Goodfellas and Casino

As a stylized, fast-paced gangster epic with extensive voiceover narration starring Robert De Niro and Joe Pesci as hothead mafiosos, Casino was instantly compared to Martin Scorsese’s earlier hit Goodfellas upon release.

While Casino mostly tells its own story about a different criminal in a different line of organized crime in a different part of America, it does have a few direct parallels with Goodfellas beyond the involvement of screenwriter Nicholas Pileggi.
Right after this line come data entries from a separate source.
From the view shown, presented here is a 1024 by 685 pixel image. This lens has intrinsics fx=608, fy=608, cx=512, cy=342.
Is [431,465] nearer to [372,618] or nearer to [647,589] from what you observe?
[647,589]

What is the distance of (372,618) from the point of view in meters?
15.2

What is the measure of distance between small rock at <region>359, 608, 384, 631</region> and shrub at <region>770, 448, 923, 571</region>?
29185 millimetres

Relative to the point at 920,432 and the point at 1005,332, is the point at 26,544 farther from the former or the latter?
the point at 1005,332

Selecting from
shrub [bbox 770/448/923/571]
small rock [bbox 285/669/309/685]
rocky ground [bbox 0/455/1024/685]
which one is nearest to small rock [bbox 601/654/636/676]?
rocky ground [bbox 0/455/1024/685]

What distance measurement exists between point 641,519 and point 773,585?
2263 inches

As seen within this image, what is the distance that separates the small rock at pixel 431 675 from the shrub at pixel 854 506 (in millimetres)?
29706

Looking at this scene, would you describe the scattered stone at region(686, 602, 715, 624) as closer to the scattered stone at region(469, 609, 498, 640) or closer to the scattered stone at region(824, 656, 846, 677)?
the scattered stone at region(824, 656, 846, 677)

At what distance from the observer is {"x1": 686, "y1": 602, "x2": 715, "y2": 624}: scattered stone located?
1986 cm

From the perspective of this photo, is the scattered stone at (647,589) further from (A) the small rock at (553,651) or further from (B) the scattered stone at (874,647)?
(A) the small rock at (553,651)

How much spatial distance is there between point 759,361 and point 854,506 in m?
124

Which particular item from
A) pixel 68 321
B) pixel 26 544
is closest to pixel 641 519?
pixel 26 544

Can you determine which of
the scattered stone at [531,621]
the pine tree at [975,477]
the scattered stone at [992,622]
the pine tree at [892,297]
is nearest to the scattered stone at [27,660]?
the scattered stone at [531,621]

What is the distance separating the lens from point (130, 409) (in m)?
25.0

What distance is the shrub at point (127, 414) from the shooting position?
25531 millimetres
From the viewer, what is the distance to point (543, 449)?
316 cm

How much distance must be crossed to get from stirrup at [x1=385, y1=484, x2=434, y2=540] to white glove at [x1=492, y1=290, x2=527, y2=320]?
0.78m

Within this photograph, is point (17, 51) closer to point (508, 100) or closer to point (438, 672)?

For example, in Goodfellas, Pesci’s character kills Frank Vincent’s character; in Casino, Vincent’s character kills Pesci’s character.

Hot Fuzz (2007)

Shaun of the Dead and Hot Fuzz

While Hot Fuzz has no story connection to Edgar Wright’s previous movie Shaun of the Dead (and even features a DVD of it on-screen), it is another genre spoof starring Simon Pegg and Nick Frost alongside a bunch of old co-stars from Spaced and a few Cornetto ice cream cones.

Wright, Pegg, and Frost reteamed six years later to complete the Three Flavours Cornetto Trilogy with The World’s End, a sci-fi comedy about a bunch of friends whose hometown pub crawl is interrupted by an alien invasion.